Text
BEGIN
A completely perfect movie about love!

Past Lives is a rare love film, touching with its adorably simple visual language and accurate, but few-worded dialogue. The silence in this drama is more telling than spoken words could ever be.

Love theme on film is about as worn out as a book on the bookshelf. Most varieties of complications and other entanglements, we have already seen unfold from various different angles. What is happening here is not really an exception. We've seen it before, but rarely has it been this wonderful and poignant. Playwright Celine Song, making her feature film debut, has both written and directed this subtle, and constantly vibrating masterpiece.

Past Lives is about Na Young and Hae Sung. We meet them as young kids at home in Seoul, when they are an innocently blushing couple, a boyfriend and a girlfriend. When she moves with her family to Canada, they lose touch. Many years later, they look each other up on Facebook and begin an intimate digital relationship. They are close despite the distance and can and do talk about anything. After a while, Nora (as Na Young is now called), to Hae Sung's great sadness, wants to take a break. Real life soon resurfaces, and they both begin new relationships. The feelings still remain and when they see each other many years later, their friendship is tested, but also their loyalty to their partners.

In a way, this is a classic triangle drama. The story revolves around two people, and mainly affects a third. The focus is on Nora and Hae Sung, and it is their lives and longings that we get to share, and it is them that we care about. At the same time, no drama happens in a vacuum, and their actions and choices will cast a shadow over others as well. This is a film about feelings, and about love then and now. It is also about past lives and about fate, but also about accepting what has become, and not chasing what could have been.

Song has written a story that creates shockwaves of emotion in us viewers. The film lies in wait with its seemingly unassuming style, and shoots emotional arrows at us when we least expect it. The experience is heartbreakingly sweet, honest and at the same time so painful that it tears me up inside.

At first glance, the photo is not very remarkable, but still everything is so incredibly beautiful and the color tone is pleasant. The camera makes interesting horizontal runs, as if in a circular movement, which envelops the drama, but which also carefully highlights what pulsates at its core.

The dialogue is sparse, with many, long gaps of silence. However, it is never long-winded or uneventful in these, because it is often in the silence that the drama takes place. What is not expressed in words is expressed in everything else we see, in the looks, in the awkward smiles and the intensely contradictory longing for what never was. Song relies on the power of stillness, but also on her tight acting trio of Greta Lee as Nora, Teo Yoo as Hae Sung and John Magaro as Nora's husband Arthur. They are all convincing and do everything exactly right. It's hard to explain what makes their acting so good in this, because it's really about the fact that it's not an acting we watch. They don't play, they just are. It is their presence in the situation and their trust in the story, which radiates such obviousness that it rubs off on us.

Past Lives is a fantastically fine and multifaceted film, as beautiful as it is painful and as low-key as it is explosive. As the film moves towards its inevitable end, there are questions left unexplained, but there's no rush in me to get any answers. The magic is in the enigmatic and unspoken, and when the film ends, I end so with tears in my eyes, but with a wide smile in my heart.
END
Problems to solve
1. Can you repeat the stretch of the Past Lives review from "A completely perfect" through "constantly vibrating masterpiece."?
2. In the Past Lives review, which actor plays Nora's husband Arthur?
3. Do these statements agree with the Past Lives review? (a) Celine Song both wrote and directed the film. (b) Na Young moves with her family to the United States. (c) The film's dialogue is abundant. Answer yes or no for each, quoting the deciding words.
The entries after the Past Lives review come from a different source.

Input data
BEGIN
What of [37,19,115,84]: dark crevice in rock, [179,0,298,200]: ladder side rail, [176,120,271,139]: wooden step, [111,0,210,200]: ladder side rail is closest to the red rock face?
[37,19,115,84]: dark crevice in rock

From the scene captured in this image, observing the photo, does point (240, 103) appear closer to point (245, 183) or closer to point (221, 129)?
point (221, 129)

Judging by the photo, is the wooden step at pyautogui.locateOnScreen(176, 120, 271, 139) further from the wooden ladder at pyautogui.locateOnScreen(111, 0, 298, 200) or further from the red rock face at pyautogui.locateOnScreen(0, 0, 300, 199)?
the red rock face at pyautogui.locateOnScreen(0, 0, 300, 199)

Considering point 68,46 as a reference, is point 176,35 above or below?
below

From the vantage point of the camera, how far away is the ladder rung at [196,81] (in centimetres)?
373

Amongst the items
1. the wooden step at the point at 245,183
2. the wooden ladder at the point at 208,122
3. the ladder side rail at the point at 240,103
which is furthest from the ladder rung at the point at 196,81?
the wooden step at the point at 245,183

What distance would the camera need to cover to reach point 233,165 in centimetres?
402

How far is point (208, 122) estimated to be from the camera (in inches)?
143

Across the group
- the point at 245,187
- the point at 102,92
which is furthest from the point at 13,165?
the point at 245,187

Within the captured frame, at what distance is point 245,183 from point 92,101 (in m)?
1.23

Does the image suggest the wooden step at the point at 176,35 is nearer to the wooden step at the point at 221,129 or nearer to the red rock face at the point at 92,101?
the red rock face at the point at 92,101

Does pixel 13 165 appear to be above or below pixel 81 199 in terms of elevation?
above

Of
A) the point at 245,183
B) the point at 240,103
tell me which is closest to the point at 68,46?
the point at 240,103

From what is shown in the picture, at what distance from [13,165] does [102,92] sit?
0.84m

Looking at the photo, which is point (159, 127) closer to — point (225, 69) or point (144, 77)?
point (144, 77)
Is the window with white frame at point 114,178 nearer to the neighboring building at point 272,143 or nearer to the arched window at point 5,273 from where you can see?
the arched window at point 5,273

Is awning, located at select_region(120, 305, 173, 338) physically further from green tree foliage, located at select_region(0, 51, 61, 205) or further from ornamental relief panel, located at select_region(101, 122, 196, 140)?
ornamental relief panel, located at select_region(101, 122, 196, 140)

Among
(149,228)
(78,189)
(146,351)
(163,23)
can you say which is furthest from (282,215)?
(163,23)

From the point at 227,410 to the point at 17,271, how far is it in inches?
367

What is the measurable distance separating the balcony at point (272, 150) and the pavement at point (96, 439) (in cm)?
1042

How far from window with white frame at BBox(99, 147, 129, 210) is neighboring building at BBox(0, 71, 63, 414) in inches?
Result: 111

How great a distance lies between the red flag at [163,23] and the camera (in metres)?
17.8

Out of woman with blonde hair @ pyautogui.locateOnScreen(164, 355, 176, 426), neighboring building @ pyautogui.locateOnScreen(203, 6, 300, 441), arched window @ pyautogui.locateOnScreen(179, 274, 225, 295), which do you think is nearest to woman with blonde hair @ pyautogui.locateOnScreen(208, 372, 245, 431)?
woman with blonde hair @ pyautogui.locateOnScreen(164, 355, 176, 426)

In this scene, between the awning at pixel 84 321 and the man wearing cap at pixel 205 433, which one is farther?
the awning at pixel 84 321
END
BEGIN
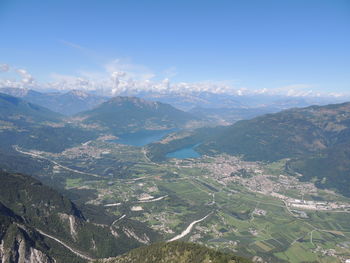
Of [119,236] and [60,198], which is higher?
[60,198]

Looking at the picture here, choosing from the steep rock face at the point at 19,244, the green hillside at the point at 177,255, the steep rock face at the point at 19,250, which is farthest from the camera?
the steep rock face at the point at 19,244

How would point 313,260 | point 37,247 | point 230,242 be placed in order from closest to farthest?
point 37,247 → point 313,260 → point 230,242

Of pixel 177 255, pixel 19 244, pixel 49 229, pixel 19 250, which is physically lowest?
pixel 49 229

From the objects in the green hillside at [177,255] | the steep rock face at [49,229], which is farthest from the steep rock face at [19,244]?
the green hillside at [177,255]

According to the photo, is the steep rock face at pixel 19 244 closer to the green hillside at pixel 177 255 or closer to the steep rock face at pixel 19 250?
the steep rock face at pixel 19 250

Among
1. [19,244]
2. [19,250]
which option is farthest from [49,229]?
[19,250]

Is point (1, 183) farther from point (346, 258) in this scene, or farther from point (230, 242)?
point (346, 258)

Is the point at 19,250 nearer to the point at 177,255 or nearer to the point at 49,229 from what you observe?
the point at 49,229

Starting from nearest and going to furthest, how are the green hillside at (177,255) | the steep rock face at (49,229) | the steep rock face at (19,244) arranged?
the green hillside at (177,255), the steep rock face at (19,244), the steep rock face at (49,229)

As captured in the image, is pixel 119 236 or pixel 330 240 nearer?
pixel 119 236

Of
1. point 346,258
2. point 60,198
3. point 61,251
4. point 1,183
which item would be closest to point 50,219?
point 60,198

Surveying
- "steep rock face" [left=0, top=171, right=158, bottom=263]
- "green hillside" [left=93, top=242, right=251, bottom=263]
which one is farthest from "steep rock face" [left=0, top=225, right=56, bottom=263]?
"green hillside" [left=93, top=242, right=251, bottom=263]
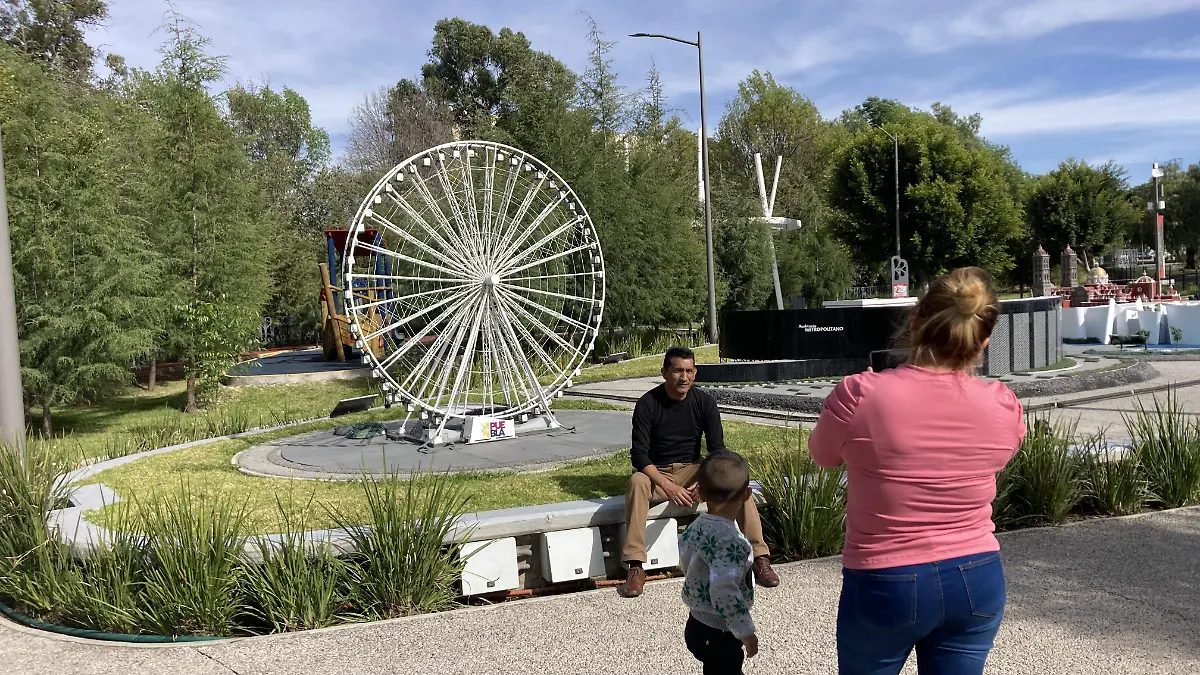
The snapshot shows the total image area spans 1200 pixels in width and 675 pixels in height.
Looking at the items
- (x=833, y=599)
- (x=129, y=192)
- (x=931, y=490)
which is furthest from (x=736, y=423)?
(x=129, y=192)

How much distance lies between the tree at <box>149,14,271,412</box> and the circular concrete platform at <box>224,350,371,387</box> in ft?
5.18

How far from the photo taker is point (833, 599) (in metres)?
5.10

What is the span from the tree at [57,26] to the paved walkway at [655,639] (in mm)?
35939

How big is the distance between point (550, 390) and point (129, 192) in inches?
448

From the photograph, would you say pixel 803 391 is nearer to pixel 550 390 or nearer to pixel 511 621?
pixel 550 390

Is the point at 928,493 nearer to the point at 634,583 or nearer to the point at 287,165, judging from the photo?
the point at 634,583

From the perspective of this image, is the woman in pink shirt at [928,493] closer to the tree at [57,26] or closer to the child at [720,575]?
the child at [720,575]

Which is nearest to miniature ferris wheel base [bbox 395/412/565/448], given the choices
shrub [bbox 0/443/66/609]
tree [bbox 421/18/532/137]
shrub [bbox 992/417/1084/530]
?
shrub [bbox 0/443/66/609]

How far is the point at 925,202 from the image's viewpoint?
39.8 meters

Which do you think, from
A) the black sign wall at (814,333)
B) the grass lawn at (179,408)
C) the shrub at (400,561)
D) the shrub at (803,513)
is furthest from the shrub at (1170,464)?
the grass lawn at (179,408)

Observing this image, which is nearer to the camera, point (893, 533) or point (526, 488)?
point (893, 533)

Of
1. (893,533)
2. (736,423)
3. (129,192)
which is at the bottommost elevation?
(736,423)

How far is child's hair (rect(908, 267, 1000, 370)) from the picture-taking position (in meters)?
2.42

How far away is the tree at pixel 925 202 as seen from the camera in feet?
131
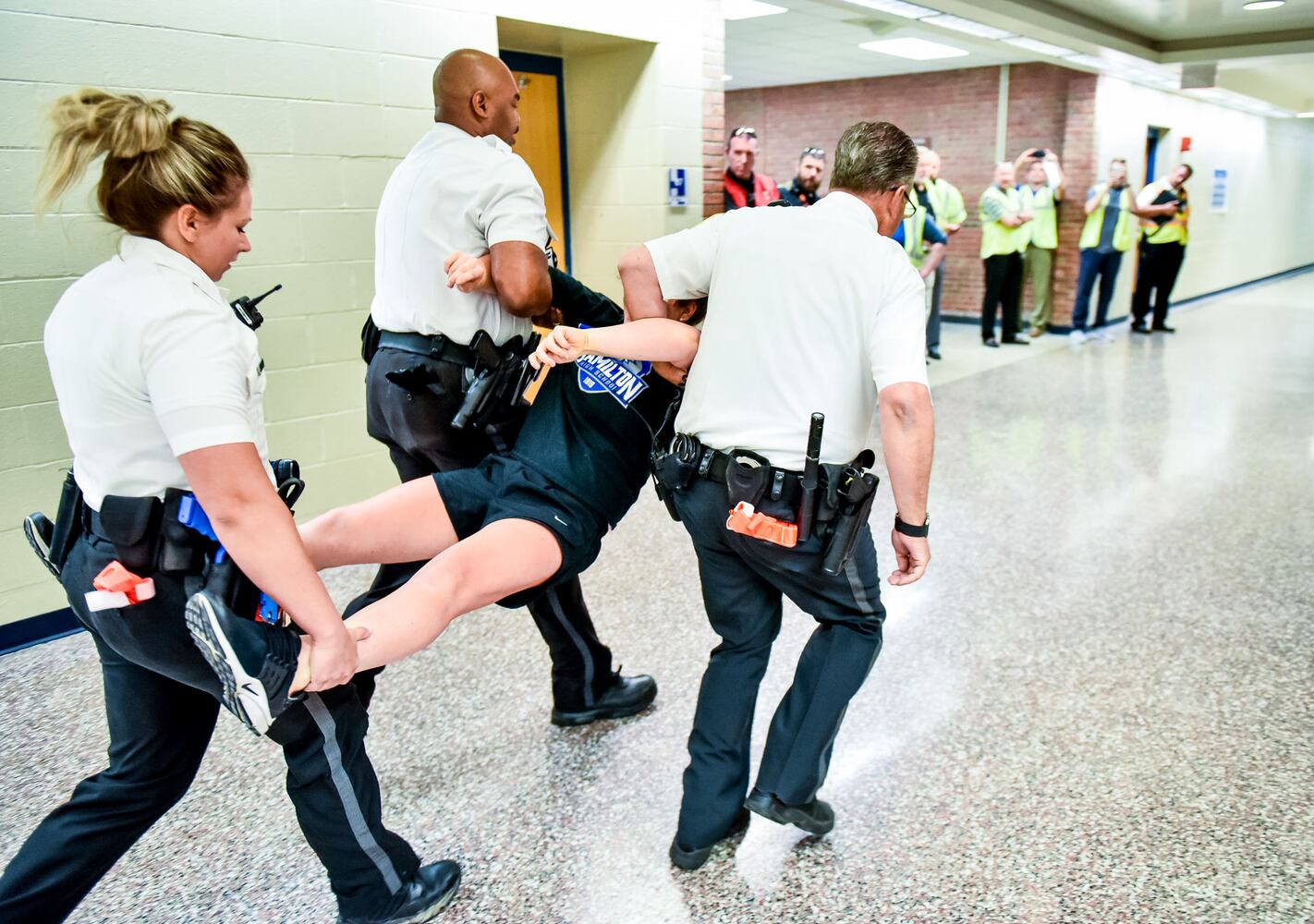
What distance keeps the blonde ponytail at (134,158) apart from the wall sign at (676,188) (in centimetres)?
END
Response list
1.
A completely perfect movie about love!

Past Lives is a rare love film, touching with its adorably simple visual language and accurate, but few-worded dialogue. The silence in this drama is more telling than spoken words could ever be.

Love theme on film is about as worn out as a book on the bookshelf. Most varieties of complications and other entanglements, we have already seen unfold from various different angles. What is happening here is not really an exception. We've seen it before, but rarely has it been this wonderful and poignant. Playwright Celine Song, making her feature film debut, has both written and directed this subtle, and constantly vibrating masterpiece.

2. John Magaro

3.
(a) Yes: "Playwright Celine Song, making her feature film debut, has both written and directed this subtle, and constantly vibrating masterpiece."
(b) No: "When she moves with her family to Canada, they lose touch."
(c) No: "The dialogue is sparse, with many, long gaps of silence."